- **Passage to read**:
• • • • •
The Rise of the Machines - Learning to Detect DGAs

by blodgic

The cat-and-mouse game in cybersecurity of blocking attackers based on a domain or IP address is archaic.  In the ever-growing realm of bots and command and control architecture, domain assignments have shifted from fast flux, a node shuffling method of DNS and compromised hosts, to a method called Domain Generation Algorithms (DGA).  Block and tackle defense on DGAs is costly, but with a proper implementation, machine learning detection can be fruitful.

The DGA technique produces a list of constantly changing domains from a randomized seed of code.  This code and seed create a rendezvous point between a comm and and control server and the infected client.  If a domain is blocked, resiliency is built in and a new domain can be used to bring back the bi-directional traffic between the host and the C2 server.

The DGA domain is made of random numbers, letters, and characters (example: qx44utti3xbiz74hw2v50www.net).  In addition to a resilient communication channel, it is also a masquerade and evade tactic.  Because the domain does not look like a word or group of words, and it's usually newly registered, it can evade proxy categorization.  Your typical email clicker may also be curious to the site behind this strange gathering of characters.  With this lure and evasion, the DGA trap is set and the attack technique has spun another web of deception.

To defend against this attack, blue teams thoroughly investigate and diagnosis nefarious network activity by blocking connections to the known IP address or domain of the C2 server.  Even though the blue team blocked the traffic, if the malware was not properly removed, the same nefarious network connection originating from malware installation continues because it has spun up a new domain and the connection link continues.

This DGA scheme has been around since 2008 with Kraken.  DGAs found huge success later in 2009 with the Conficker worm.  Ransomware has since picked up the DGA technique and, well, ransomware is continuing to do its thing.
• • • • •
- **Data provided**:

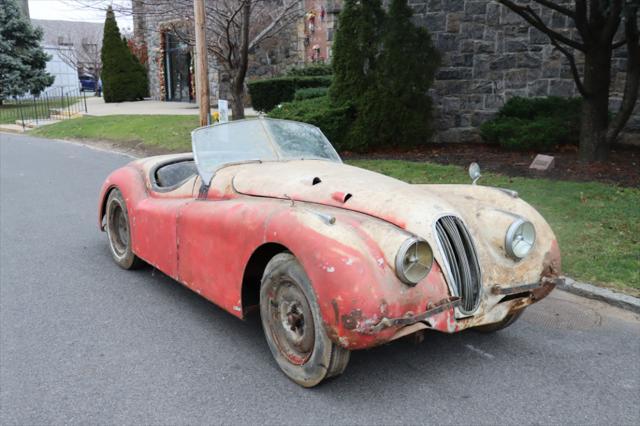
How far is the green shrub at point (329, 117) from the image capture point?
11.6 m

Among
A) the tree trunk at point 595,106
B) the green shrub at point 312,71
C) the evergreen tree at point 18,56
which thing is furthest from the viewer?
the evergreen tree at point 18,56

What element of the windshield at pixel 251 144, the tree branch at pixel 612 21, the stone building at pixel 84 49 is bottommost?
the windshield at pixel 251 144

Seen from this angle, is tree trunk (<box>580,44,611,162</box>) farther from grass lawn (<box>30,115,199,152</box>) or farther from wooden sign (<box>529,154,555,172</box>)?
grass lawn (<box>30,115,199,152</box>)

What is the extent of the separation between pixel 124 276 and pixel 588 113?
7.80 meters

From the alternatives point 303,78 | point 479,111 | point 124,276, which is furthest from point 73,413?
point 303,78

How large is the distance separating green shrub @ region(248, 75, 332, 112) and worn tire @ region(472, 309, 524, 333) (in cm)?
1485

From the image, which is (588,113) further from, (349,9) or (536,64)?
(349,9)

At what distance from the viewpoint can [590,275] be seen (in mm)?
5121

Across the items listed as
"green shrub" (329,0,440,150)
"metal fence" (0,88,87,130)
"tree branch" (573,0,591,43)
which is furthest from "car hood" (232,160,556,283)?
"metal fence" (0,88,87,130)

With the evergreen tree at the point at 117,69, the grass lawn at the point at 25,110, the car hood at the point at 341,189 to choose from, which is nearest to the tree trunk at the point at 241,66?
the car hood at the point at 341,189

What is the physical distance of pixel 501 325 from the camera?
404cm

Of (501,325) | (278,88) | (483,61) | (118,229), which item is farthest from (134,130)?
(501,325)

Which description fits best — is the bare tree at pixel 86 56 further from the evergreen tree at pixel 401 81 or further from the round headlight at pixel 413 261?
the round headlight at pixel 413 261

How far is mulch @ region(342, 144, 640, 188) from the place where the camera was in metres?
8.84
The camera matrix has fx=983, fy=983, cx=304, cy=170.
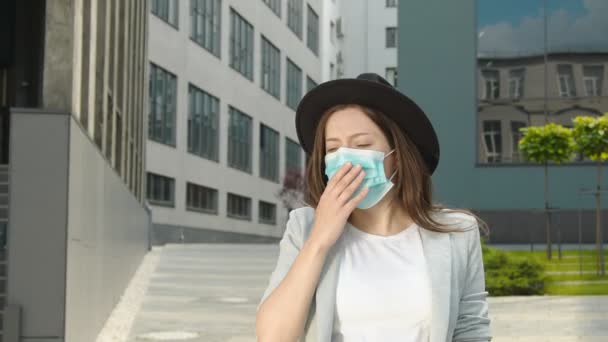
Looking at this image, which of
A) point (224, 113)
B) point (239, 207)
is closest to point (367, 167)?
point (224, 113)

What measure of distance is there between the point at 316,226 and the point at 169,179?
38.9 m

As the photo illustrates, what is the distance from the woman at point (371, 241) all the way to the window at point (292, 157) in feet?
181

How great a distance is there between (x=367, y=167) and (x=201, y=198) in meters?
42.9

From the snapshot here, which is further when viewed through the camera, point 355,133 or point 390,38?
point 390,38

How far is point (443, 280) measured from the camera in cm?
270

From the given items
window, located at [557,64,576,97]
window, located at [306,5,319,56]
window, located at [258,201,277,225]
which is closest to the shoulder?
window, located at [557,64,576,97]

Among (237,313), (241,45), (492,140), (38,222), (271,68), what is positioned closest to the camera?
(38,222)

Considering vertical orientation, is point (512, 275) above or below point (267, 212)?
below

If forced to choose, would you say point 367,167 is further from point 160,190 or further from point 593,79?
point 160,190

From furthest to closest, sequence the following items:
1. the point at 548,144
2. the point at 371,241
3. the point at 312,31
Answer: the point at 312,31 → the point at 548,144 → the point at 371,241

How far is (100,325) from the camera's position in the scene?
35.3ft

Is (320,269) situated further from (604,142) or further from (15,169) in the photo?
(604,142)

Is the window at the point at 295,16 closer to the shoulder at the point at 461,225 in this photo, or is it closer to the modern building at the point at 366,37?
the modern building at the point at 366,37

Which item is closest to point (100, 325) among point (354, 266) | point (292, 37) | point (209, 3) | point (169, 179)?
point (354, 266)
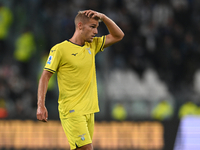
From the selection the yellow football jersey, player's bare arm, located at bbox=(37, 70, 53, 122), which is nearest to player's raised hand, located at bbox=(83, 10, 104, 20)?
the yellow football jersey

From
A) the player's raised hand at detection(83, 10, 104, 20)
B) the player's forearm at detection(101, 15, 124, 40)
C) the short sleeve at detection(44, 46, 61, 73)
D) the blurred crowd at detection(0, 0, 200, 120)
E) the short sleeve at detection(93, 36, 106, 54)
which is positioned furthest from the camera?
the blurred crowd at detection(0, 0, 200, 120)

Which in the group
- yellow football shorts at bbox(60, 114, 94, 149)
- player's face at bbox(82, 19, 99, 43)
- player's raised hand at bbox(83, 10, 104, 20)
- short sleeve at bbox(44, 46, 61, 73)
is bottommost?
yellow football shorts at bbox(60, 114, 94, 149)

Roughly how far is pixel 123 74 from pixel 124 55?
0.70 m

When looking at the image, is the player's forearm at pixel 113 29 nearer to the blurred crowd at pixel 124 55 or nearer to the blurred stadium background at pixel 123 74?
the blurred stadium background at pixel 123 74

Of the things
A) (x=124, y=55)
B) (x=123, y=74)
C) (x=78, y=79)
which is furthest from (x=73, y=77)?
(x=124, y=55)

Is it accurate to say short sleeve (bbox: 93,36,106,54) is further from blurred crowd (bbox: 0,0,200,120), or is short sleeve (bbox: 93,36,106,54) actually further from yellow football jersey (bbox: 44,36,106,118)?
blurred crowd (bbox: 0,0,200,120)

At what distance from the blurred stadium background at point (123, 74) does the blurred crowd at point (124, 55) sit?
22 mm

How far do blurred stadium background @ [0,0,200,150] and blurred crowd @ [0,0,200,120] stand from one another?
0.07 feet

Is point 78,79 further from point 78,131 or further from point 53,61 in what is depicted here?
point 78,131

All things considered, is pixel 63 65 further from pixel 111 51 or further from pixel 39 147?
pixel 111 51

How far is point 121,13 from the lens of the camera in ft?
33.4

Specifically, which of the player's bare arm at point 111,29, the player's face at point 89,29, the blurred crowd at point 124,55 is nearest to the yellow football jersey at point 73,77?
the player's face at point 89,29

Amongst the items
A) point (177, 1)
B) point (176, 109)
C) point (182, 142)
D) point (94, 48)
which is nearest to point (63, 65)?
point (94, 48)

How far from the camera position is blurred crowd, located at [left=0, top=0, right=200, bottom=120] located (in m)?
8.41
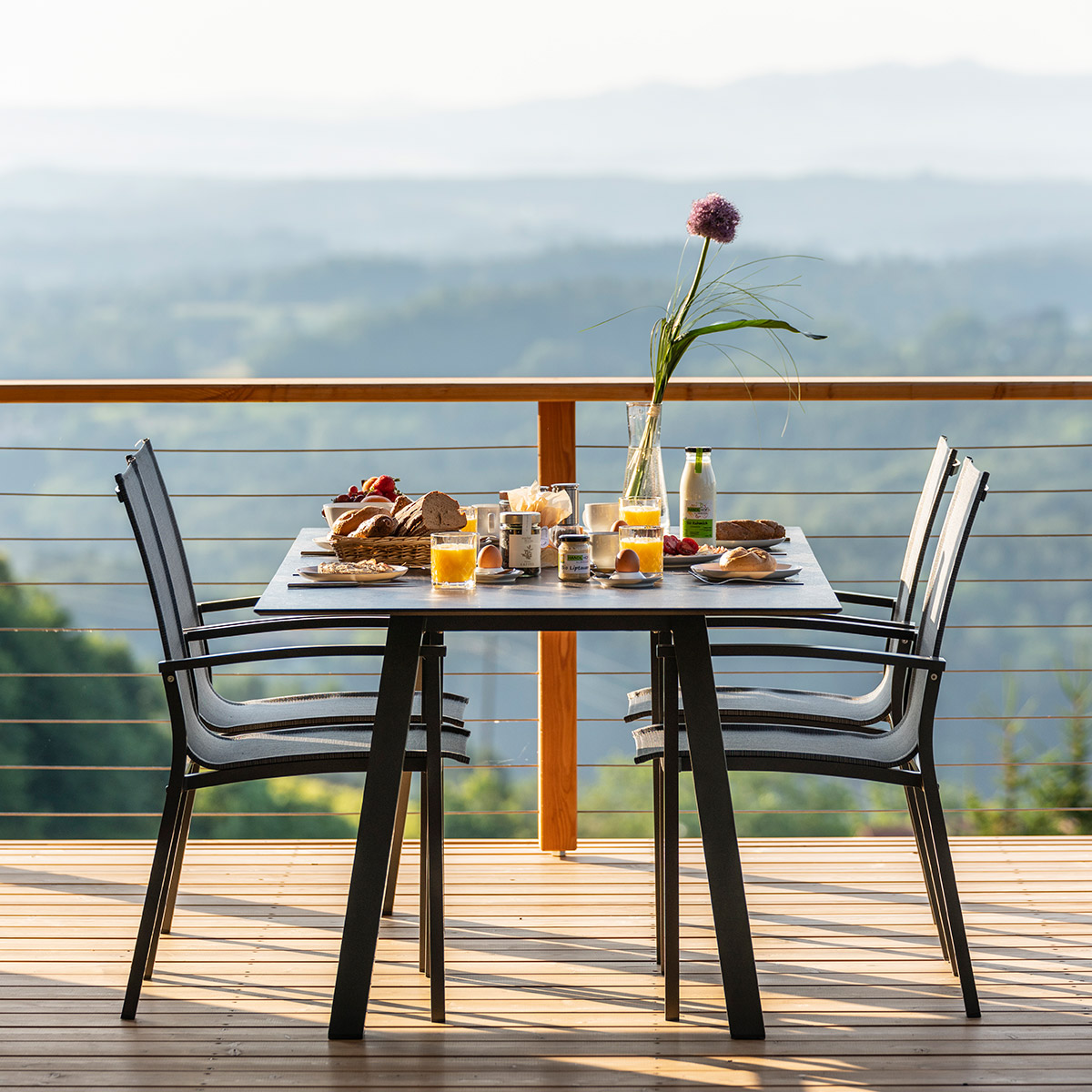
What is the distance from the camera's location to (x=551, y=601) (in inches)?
80.8

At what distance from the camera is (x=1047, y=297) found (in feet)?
57.3

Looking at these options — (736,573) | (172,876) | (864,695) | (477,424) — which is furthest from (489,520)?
(477,424)

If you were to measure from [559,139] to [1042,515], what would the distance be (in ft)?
25.5

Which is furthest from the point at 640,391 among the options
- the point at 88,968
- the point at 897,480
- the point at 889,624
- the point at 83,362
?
the point at 83,362

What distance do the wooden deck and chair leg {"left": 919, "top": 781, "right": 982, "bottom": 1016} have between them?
1.8 inches

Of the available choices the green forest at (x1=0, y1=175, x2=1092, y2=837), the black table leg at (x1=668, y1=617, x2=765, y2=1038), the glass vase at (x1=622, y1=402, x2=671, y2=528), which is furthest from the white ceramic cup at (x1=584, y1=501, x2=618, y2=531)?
the green forest at (x1=0, y1=175, x2=1092, y2=837)

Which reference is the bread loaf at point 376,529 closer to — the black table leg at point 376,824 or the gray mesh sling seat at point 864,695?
the black table leg at point 376,824

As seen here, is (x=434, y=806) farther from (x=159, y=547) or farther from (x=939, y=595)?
(x=939, y=595)

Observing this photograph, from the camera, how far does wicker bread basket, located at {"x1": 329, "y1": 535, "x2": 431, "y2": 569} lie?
7.53ft

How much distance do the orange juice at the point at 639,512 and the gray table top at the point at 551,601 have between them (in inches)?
8.4

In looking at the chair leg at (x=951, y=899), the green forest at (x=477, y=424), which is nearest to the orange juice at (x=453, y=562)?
the chair leg at (x=951, y=899)

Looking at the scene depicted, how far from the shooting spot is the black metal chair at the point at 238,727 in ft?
7.02

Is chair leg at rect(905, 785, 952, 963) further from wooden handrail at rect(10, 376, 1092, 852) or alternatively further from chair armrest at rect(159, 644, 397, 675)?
chair armrest at rect(159, 644, 397, 675)

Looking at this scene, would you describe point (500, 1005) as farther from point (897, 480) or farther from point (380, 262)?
point (380, 262)
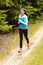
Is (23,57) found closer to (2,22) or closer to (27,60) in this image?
(27,60)

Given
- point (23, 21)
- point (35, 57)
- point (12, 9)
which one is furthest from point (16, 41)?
point (35, 57)

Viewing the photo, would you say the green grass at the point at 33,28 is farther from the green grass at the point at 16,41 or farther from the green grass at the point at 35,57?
the green grass at the point at 35,57

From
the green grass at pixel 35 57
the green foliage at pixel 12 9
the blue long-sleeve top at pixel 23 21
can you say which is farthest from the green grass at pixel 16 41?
the blue long-sleeve top at pixel 23 21

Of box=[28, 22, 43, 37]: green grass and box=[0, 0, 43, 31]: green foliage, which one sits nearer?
box=[0, 0, 43, 31]: green foliage

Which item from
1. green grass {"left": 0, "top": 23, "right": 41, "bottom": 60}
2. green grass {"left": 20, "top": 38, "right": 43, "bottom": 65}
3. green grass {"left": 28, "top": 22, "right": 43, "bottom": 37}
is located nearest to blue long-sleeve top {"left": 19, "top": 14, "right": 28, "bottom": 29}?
green grass {"left": 20, "top": 38, "right": 43, "bottom": 65}

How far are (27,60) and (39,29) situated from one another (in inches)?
278

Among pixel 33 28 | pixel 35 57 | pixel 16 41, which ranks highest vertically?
pixel 35 57

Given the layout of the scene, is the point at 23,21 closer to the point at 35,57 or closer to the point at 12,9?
the point at 35,57

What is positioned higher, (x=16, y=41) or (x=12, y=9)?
(x=12, y=9)

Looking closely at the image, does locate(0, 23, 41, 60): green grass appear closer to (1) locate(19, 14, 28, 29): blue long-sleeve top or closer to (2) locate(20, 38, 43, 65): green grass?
(2) locate(20, 38, 43, 65): green grass

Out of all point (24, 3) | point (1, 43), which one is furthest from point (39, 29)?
point (1, 43)

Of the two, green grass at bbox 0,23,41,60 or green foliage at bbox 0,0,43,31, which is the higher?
green foliage at bbox 0,0,43,31

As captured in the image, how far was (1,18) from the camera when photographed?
11680 mm

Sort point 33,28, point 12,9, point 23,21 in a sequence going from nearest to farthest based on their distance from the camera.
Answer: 1. point 23,21
2. point 12,9
3. point 33,28
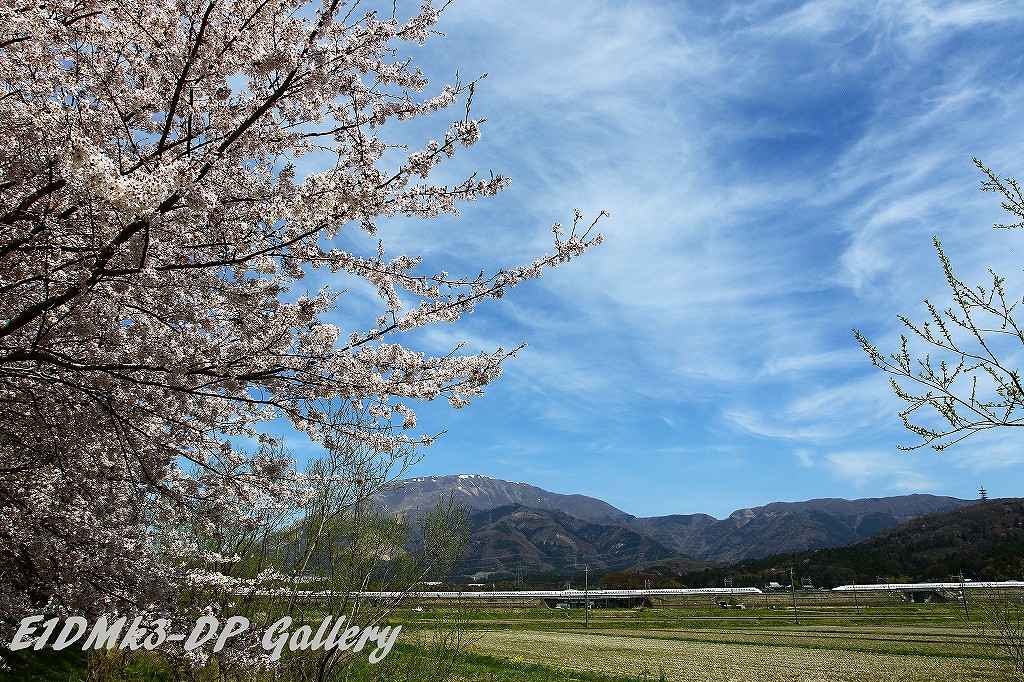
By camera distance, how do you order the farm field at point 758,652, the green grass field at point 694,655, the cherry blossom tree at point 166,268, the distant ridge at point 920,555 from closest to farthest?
the cherry blossom tree at point 166,268 → the green grass field at point 694,655 → the farm field at point 758,652 → the distant ridge at point 920,555

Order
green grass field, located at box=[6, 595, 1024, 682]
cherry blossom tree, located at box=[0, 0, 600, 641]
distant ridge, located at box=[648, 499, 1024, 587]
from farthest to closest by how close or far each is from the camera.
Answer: distant ridge, located at box=[648, 499, 1024, 587], green grass field, located at box=[6, 595, 1024, 682], cherry blossom tree, located at box=[0, 0, 600, 641]

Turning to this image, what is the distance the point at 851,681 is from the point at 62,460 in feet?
72.5

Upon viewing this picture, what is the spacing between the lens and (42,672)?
432 inches

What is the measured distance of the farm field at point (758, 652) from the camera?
2027 centimetres

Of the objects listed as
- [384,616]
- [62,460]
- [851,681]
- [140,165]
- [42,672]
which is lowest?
[851,681]

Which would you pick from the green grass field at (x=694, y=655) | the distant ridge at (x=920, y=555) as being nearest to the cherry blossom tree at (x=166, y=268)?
the green grass field at (x=694, y=655)

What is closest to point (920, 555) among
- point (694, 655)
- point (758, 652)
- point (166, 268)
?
point (758, 652)

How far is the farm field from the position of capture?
798 inches

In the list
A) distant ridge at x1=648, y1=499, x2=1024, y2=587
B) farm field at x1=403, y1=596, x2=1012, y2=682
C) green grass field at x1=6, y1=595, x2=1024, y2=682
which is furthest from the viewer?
distant ridge at x1=648, y1=499, x2=1024, y2=587

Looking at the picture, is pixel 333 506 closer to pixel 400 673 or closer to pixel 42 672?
pixel 42 672

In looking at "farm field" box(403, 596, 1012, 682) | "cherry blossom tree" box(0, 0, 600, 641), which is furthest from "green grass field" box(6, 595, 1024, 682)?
"cherry blossom tree" box(0, 0, 600, 641)

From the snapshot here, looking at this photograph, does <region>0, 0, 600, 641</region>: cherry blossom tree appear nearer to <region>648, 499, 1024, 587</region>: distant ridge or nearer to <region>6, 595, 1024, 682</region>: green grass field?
<region>6, 595, 1024, 682</region>: green grass field

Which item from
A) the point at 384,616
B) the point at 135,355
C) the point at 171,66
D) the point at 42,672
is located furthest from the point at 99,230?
the point at 42,672

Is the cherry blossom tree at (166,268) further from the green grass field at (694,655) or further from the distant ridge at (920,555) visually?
the distant ridge at (920,555)
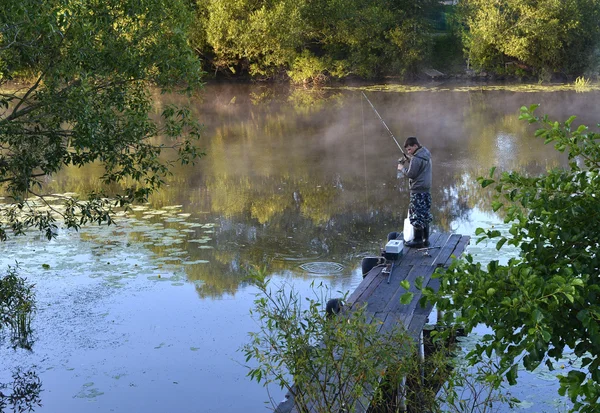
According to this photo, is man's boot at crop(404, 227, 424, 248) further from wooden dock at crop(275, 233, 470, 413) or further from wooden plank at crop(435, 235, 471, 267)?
wooden plank at crop(435, 235, 471, 267)

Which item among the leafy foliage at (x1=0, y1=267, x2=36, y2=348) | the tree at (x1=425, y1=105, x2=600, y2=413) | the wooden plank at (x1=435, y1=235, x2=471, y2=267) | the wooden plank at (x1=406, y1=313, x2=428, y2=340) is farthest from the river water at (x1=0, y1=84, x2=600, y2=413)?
the tree at (x1=425, y1=105, x2=600, y2=413)

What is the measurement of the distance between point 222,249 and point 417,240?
3475 millimetres

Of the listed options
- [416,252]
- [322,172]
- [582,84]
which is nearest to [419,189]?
[416,252]

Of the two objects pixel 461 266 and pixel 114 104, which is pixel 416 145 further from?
pixel 461 266

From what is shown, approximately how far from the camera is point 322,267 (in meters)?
11.7

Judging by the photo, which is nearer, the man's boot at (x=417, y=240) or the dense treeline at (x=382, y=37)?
the man's boot at (x=417, y=240)

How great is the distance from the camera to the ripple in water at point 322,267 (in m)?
11.5

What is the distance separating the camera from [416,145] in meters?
10.6

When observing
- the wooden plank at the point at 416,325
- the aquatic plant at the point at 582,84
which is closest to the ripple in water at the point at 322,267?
the wooden plank at the point at 416,325

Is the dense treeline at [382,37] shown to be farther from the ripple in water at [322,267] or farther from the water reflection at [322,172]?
the ripple in water at [322,267]

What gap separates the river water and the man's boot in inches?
35.6

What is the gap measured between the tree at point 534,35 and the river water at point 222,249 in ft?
42.3

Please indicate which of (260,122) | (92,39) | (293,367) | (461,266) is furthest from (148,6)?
(260,122)

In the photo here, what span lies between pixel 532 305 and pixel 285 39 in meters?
35.2
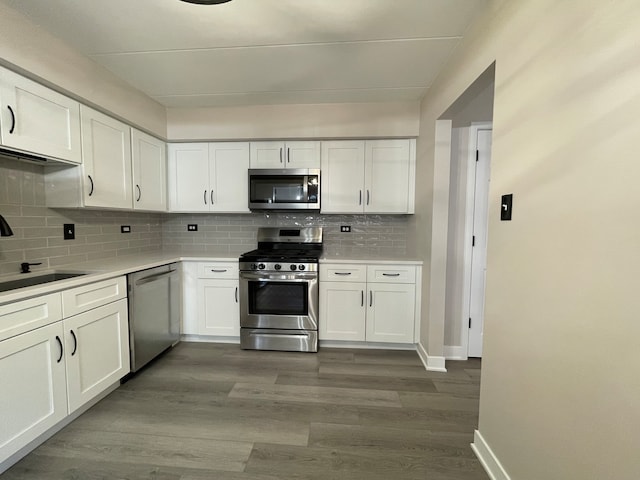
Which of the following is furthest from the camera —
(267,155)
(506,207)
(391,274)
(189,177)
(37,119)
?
(189,177)

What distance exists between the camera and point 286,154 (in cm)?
294

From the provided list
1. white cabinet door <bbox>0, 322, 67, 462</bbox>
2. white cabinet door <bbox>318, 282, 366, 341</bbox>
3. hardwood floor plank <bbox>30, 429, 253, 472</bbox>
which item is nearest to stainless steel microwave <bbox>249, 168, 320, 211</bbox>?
white cabinet door <bbox>318, 282, 366, 341</bbox>

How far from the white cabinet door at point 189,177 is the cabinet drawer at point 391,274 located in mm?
1919

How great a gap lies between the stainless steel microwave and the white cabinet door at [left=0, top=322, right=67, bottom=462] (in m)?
1.86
• • • • •
- **Exercise requirements**:
• A. In the DGA article, which worm brought DGAs huge success in 2009?
• B. Copy the DGA article word for word from "The DGA domain" to "web of deception.".

- **Solutions to each task**:
• A. The Conficker worm.

• B.
The DGA domain is made of random numbers, letters, and characters (example: qx44utti3xbiz74hw2v50www.net).  In addition to a resilient communication channel, it is also a masquerade and evade tactic.  Because the domain does not look like a word or group of words, and it's usually newly registered, it can evade proxy categorization.  Your typical email clicker may also be curious to the site behind this strange gathering of characters.  With this lure and evasion, the DGA trap is set and the attack technique has spun another web of deception.